Provided text section start

Let GM Declare Bankruptcy

Let GM declare bankruptcy. GM has already accepted $13.4 billion from the federal government with nothing to show for this sum. The Pension Benefit Guarantee Corporation shall guarantee most of the pension money due to GM’s retirees. Putting more money into GM is like gambling against Meyer Lansky- it is money down the cesspool.

[Genesis Of The Financial Meltdown]

Globalization has placed the silver bullet into the heart of General Motors.

This is the inevitable result for a company that promoted illiteracy and innumeracy- a tragedy that was compounded by the United Auto Workers union (UAW).

Perhaps the failure was not entirely due to GM’s management. Perhaps the Detroit Public School System encouraged this rapid deterioration of GM, an American icon, by not insisting that its students be better prepared for life.

Where else but in America could one obtain employment at a company such as GM that would pay you $28 per hour without having taken a course in either geometry or basic statistics-let alone calculus. Or that employment would not be predicated upon being required to read at an eighth grade level.

It was Lee Iacocca, who set forth the decline of the America car manufacturer, when he dared the Japanese auto manufacturers to manufacture in the United States. But Iacocca did not foresee that the plants of the Japanese car manufacturers would not be unionized and therefore could hire whomever they wished. In this case, the capitalist did indeed manufacture the rope with which he hung himself.

And of course the Japanese car transplants do not have the legacy costs of the Big Three (actually the Bankrupt Three). But more importantly, the Japanese car transplants are not hindered by union regulations and the labor costs of the Japanese transplants amount to only 70% of the labor costs of GM.

When I was young in the 1950s my father’s car—and it was either a Buick of a Chevrolet—never broke down. In the 1970s my father’s cars were a Lincoln and a Chevy station wagon and they always broke down. Manufacturing standards were horrific.

My father’s good friend, Bob, always purchased an Oldsmobile and it too broke down with regularity. But there was something even worse. One day Bob’s daughter decided to borrow his car. She went to the garage and drove away with Bob’s car. Or so she thought.

Provided text section end

▶ _Problems and tasks_:
1. According to the GM bankruptcy text, why did Lee Iacocca's dare to Japanese automakers to build cars in the United States work against American car manufacturers?
2. Repeat the part of the GM bankruptcy text from "This is the" up to and including "prepared for life.".

Study material section start

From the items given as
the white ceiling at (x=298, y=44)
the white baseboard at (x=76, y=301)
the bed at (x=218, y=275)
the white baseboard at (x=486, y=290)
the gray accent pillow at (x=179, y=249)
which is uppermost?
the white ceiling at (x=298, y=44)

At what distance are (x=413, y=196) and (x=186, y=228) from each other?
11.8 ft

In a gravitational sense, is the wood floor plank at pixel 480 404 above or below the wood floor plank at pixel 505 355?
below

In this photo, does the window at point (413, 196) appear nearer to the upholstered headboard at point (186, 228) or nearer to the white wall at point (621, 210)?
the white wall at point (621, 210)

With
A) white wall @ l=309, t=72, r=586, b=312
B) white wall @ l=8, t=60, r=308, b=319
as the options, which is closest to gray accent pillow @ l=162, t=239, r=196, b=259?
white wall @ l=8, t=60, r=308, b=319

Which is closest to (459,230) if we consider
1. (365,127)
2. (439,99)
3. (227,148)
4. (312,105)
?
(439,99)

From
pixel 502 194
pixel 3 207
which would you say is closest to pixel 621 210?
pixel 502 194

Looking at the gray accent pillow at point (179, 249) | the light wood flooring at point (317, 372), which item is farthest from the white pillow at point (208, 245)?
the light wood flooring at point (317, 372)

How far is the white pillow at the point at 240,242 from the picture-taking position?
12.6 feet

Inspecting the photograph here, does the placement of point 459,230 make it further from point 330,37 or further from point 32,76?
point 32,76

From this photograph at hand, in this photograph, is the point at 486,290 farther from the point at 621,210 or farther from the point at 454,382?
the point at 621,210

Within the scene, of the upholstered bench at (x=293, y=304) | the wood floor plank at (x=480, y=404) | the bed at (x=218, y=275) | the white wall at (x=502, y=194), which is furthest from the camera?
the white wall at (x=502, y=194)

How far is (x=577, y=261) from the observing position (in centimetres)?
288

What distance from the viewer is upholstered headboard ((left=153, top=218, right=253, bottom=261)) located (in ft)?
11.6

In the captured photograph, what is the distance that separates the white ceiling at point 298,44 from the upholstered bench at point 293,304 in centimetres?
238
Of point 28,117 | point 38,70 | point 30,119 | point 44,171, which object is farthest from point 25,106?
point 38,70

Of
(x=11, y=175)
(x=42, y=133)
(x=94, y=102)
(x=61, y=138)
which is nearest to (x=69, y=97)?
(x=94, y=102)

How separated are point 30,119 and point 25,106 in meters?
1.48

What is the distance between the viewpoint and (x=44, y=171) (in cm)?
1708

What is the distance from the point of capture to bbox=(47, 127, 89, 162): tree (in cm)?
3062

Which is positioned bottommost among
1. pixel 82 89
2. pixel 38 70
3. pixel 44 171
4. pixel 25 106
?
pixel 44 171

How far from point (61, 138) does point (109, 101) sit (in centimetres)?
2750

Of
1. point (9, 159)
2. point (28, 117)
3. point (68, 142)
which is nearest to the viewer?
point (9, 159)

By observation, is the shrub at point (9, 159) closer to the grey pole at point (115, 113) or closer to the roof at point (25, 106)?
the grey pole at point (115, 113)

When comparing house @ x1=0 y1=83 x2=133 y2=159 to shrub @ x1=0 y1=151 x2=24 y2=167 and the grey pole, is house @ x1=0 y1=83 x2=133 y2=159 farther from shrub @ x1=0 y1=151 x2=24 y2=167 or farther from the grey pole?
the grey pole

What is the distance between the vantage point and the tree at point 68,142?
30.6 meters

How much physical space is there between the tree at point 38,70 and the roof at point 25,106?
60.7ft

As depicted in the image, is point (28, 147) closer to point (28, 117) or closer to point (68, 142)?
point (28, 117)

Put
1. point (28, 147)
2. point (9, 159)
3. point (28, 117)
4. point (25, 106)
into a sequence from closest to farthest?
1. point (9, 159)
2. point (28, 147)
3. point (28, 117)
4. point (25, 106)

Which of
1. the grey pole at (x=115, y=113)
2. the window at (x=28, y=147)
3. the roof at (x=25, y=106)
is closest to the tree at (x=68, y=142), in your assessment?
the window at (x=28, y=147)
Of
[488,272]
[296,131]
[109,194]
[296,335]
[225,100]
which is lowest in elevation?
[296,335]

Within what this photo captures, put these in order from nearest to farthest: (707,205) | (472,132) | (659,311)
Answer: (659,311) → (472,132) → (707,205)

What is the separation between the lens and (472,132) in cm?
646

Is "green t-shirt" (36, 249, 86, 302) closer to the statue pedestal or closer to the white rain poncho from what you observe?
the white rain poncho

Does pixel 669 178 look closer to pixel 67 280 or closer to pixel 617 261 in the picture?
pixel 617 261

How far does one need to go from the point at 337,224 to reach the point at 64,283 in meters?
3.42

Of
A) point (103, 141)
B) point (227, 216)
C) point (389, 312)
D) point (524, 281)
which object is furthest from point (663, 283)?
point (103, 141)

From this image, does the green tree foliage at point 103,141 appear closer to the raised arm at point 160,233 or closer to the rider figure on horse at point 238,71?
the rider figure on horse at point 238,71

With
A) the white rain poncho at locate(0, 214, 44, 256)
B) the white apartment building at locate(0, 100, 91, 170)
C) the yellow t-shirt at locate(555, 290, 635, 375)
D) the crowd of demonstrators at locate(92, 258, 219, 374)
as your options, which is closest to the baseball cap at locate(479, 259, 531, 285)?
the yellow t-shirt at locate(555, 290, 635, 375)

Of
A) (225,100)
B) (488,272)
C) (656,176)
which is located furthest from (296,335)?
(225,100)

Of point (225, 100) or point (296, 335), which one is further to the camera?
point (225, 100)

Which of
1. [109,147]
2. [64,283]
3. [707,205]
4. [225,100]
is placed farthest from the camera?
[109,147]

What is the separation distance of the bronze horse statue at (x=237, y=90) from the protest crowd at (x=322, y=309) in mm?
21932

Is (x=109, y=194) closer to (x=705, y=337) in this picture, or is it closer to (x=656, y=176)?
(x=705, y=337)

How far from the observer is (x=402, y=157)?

Study material section end

▶ _Answers to the tasks_:
1. Iacocca did not foresee that the Japanese plants would not be unionized and could therefore hire whomever they wished. The text adds that these transplants lack the Big Three's legacy costs, are not hindered by union regulations, and have labor costs of only 70% of GM's.

2.
This is the inevitable result for a company that promoted illiteracy and innumeracy- a tragedy that was compounded by the United Auto Workers union (UAW).

Perhaps the failure was not entirely due to GM’s management. Perhaps the Detroit Public School System encouraged this rapid deterioration of GM, an American icon, by not insisting that its students be better prepared for life.